GIVEN EXERCISE 1
In the forum thread about the 7740 SLE gear selection problem, how many hours are on the tractor?
GIVEN EXERCISE 2
Write the next part of the forum thread about the 7740 SLE gear selection problem, picking up right after the point where it stops.

#### QUOTED PASSAGE

# 7740 sle gears selecting problem



## thomas hawke (Jul 12, 2008)

i have a 1995 ford/new holland.7740 SLE.putting it into reverse can be tricky,pull lever right back and hold it .sometimes she will catch with a little clink other times it will not catch and grind!(forward not to bad at all ,a bit stiff) there was bad/broken cables (earth) to battery problem so reterminated all of cable and seem to be a bit better. could it be a solenoid not moving pin for selector (wishful thinking) or bigger problem. there is 7500 hours on tractor!
any thoughts experiences would be gratefull.
thanks


----------



## howierd3866 (May 18, 2008)

hello Thomas don't know if I can help you or maybe scare you..but we have about 13 new holland one of which is a 7740 but not the same tranmission...but we just had do one of our other ts100 same transmission and same problem as your sound like..we had to replace the solenoid but the bad part we have to break apart the tractor at the tran to replace the solenoid plus just the part was $1000. good luck Howard


----------



## thomas hawke (Jul 12, 2008)

thanks howard for that


----------



## thomas hawke (Jul 12, 2008)

########
#### DATA SHOWN

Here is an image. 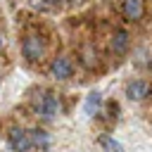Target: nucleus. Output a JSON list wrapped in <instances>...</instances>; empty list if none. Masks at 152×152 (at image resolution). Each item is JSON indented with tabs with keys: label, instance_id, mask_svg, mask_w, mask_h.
<instances>
[{
	"label": "nucleus",
	"instance_id": "nucleus-10",
	"mask_svg": "<svg viewBox=\"0 0 152 152\" xmlns=\"http://www.w3.org/2000/svg\"><path fill=\"white\" fill-rule=\"evenodd\" d=\"M100 147H102V152H124L121 142H119V140H114V138H109V135L100 138Z\"/></svg>",
	"mask_w": 152,
	"mask_h": 152
},
{
	"label": "nucleus",
	"instance_id": "nucleus-2",
	"mask_svg": "<svg viewBox=\"0 0 152 152\" xmlns=\"http://www.w3.org/2000/svg\"><path fill=\"white\" fill-rule=\"evenodd\" d=\"M36 112L43 116V119H55L59 114V100L52 95V93H40L36 97Z\"/></svg>",
	"mask_w": 152,
	"mask_h": 152
},
{
	"label": "nucleus",
	"instance_id": "nucleus-9",
	"mask_svg": "<svg viewBox=\"0 0 152 152\" xmlns=\"http://www.w3.org/2000/svg\"><path fill=\"white\" fill-rule=\"evenodd\" d=\"M126 48H128V33H126V31H116V33L112 36V50H114L116 55H124Z\"/></svg>",
	"mask_w": 152,
	"mask_h": 152
},
{
	"label": "nucleus",
	"instance_id": "nucleus-14",
	"mask_svg": "<svg viewBox=\"0 0 152 152\" xmlns=\"http://www.w3.org/2000/svg\"><path fill=\"white\" fill-rule=\"evenodd\" d=\"M69 2H71V5H74V2H81V0H69Z\"/></svg>",
	"mask_w": 152,
	"mask_h": 152
},
{
	"label": "nucleus",
	"instance_id": "nucleus-3",
	"mask_svg": "<svg viewBox=\"0 0 152 152\" xmlns=\"http://www.w3.org/2000/svg\"><path fill=\"white\" fill-rule=\"evenodd\" d=\"M7 145L14 152H26V150L33 147L31 145V138H28V131H24V128H12L7 133Z\"/></svg>",
	"mask_w": 152,
	"mask_h": 152
},
{
	"label": "nucleus",
	"instance_id": "nucleus-8",
	"mask_svg": "<svg viewBox=\"0 0 152 152\" xmlns=\"http://www.w3.org/2000/svg\"><path fill=\"white\" fill-rule=\"evenodd\" d=\"M28 138H31V145H36V147H50V142H52L50 133L43 131V128H33V131H28Z\"/></svg>",
	"mask_w": 152,
	"mask_h": 152
},
{
	"label": "nucleus",
	"instance_id": "nucleus-12",
	"mask_svg": "<svg viewBox=\"0 0 152 152\" xmlns=\"http://www.w3.org/2000/svg\"><path fill=\"white\" fill-rule=\"evenodd\" d=\"M135 64H138V66H145V64H147V59H145V50H138V57H135Z\"/></svg>",
	"mask_w": 152,
	"mask_h": 152
},
{
	"label": "nucleus",
	"instance_id": "nucleus-5",
	"mask_svg": "<svg viewBox=\"0 0 152 152\" xmlns=\"http://www.w3.org/2000/svg\"><path fill=\"white\" fill-rule=\"evenodd\" d=\"M147 93H150V86H147L145 81H140V78H135V81H131V83L126 86V95H128V100L140 102V100L147 97Z\"/></svg>",
	"mask_w": 152,
	"mask_h": 152
},
{
	"label": "nucleus",
	"instance_id": "nucleus-7",
	"mask_svg": "<svg viewBox=\"0 0 152 152\" xmlns=\"http://www.w3.org/2000/svg\"><path fill=\"white\" fill-rule=\"evenodd\" d=\"M100 107H102V93L93 90V93L86 97V102H83V112L90 114V116H95V114L100 112Z\"/></svg>",
	"mask_w": 152,
	"mask_h": 152
},
{
	"label": "nucleus",
	"instance_id": "nucleus-4",
	"mask_svg": "<svg viewBox=\"0 0 152 152\" xmlns=\"http://www.w3.org/2000/svg\"><path fill=\"white\" fill-rule=\"evenodd\" d=\"M71 71H74V66H71V59L69 57H55L52 64H50V74L57 81H66L71 76Z\"/></svg>",
	"mask_w": 152,
	"mask_h": 152
},
{
	"label": "nucleus",
	"instance_id": "nucleus-13",
	"mask_svg": "<svg viewBox=\"0 0 152 152\" xmlns=\"http://www.w3.org/2000/svg\"><path fill=\"white\" fill-rule=\"evenodd\" d=\"M2 45H5V40H2V36H0V50H2Z\"/></svg>",
	"mask_w": 152,
	"mask_h": 152
},
{
	"label": "nucleus",
	"instance_id": "nucleus-11",
	"mask_svg": "<svg viewBox=\"0 0 152 152\" xmlns=\"http://www.w3.org/2000/svg\"><path fill=\"white\" fill-rule=\"evenodd\" d=\"M81 62L90 69V66H95L97 64V55H95V50L88 45V48H83V52H81Z\"/></svg>",
	"mask_w": 152,
	"mask_h": 152
},
{
	"label": "nucleus",
	"instance_id": "nucleus-1",
	"mask_svg": "<svg viewBox=\"0 0 152 152\" xmlns=\"http://www.w3.org/2000/svg\"><path fill=\"white\" fill-rule=\"evenodd\" d=\"M21 52H24V57H26L28 62H40L43 55H45V43H43V38L36 36V33H28V36L24 38V43H21Z\"/></svg>",
	"mask_w": 152,
	"mask_h": 152
},
{
	"label": "nucleus",
	"instance_id": "nucleus-6",
	"mask_svg": "<svg viewBox=\"0 0 152 152\" xmlns=\"http://www.w3.org/2000/svg\"><path fill=\"white\" fill-rule=\"evenodd\" d=\"M121 10H124V17L131 19V21H138V19L145 14V5H142V0H124Z\"/></svg>",
	"mask_w": 152,
	"mask_h": 152
}]
</instances>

########

REPLY 1
7,500 hours.

REPLY 2
hi howard 
why would a solenoid be inside transmission box ,3 on top and i think 1 to right and maybe 2 on left,solenoids have cables going to them . thought they would put them some where you could get to for replacement.
anyway had another look at it and found that lock nut on adjuster for forward/reverse was not tight so twisted till i got gear to stop grinding.works a bit better ,small grind into forward sometimes now,but will have to look into it more soon.do you now what solenoid they had to replace?
thanks


----------



## howierd3866 (May 18, 2008)

hello Thomas first I have to get even with you... you gave me bad luck...wed. the same tractor stop working in rev. but this time is was like yours just the nut..lol...the solenoid I thinking about is under the cab and the mechanic say it the only way to reach it..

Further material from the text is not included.